Вельяминовы. Начало пути. Книга 2
Шрифт:
«А Марья-то моя, — усмехнулся Чулков, чувствуя под руками маленькую, жаркую грудь, — только и знает, что лежать, да охать. Зато хороших кровей баба, сего у нее не отнять. Ну, ничего, от Груни тоже славные сыновья будут, в дружину пойдут».
Девушка, стоя на четвереньках, уткнувшись в подушку, застонала, — громко. Данило Иванович, прошептал ей: «А теперь давай покричи, Грунюшка, покричи, дверь закрыта, не услышит никто».
Потом воевода зевнул, все еще не отпуская ее, и сказал: «Надо тебя еще кое-чему обучить, Груня, сегодня ночью и займусь.
— Тельное, да кашу сварю, как вы учили меня, гречневую, с маслом льняным, — нежась под его рукой, ответила девушка. «Сегодня ж рыбное можно, да?».
— Можно, можно, — рассмеялся Данило Иванович, и, потянувшись, добавил: «Ничего, весной огороды будем закладывать, по осени уж с капустой и луком будем, все вкуснее. Хотя вкуснее тебя, Грунюшка, — он провел губами по нежной шее, — ну ничего на всем свете нет».
Воевода не удержался, и уже вставая, в последний раз наклонился и поцеловал маленькие, темные соски и плоский, смуглый живот — несколько раз.
Когда он ушел, Груня быстро подмылась в нужном чулане, и, натянув валявшийся на полу сарафан, все же стала перестилать постель и взбивать подушки.
— Ну, здравствуй, Аграфена, — услышала она знакомый голос.
Федосья Петровна — высокая, стройная, в богатой, собольего меха малице, стояла, прислонившись к дверному косяку.
Девушка, смутившись, быстро завязала платочек на сбившихся косах и сказала: «Милости прошу».

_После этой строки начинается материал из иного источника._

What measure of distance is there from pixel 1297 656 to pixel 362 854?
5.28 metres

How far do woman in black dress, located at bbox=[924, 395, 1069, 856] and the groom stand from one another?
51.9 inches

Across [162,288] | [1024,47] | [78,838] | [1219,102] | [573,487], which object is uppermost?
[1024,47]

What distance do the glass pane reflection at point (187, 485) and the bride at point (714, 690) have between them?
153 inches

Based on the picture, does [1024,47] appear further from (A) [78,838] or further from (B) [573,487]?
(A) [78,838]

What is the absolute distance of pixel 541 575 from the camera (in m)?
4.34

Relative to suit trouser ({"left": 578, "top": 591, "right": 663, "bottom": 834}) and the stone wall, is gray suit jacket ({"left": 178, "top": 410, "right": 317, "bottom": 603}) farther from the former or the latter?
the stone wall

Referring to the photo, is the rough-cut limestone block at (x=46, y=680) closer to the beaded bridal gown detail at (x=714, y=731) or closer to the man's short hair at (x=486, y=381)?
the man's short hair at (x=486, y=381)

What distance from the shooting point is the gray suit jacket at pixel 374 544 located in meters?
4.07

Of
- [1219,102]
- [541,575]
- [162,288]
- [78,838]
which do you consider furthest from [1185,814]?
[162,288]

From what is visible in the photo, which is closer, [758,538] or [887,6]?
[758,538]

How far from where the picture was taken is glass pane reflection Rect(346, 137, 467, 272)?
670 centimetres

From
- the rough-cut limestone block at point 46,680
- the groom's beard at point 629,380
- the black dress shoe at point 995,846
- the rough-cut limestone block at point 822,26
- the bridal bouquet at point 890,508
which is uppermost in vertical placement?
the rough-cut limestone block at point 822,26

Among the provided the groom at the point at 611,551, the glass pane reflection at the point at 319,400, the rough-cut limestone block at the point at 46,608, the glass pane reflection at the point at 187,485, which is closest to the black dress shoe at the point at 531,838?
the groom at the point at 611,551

— Хорошо живешь, — чуть улыбнулась Федосья, оглядывая большую, чистую горницу — с мерно гудящей печью, откуда уже доносился запах каши, с куньего меха, одеялами на лавках. На столе лежало Евангелие с закладкой — кожаной, вышитой бисером.
Поймав взгляд Федосьи, Аграфена, не поднимая головы, проговорила: «Данило Иванович читать меня учит».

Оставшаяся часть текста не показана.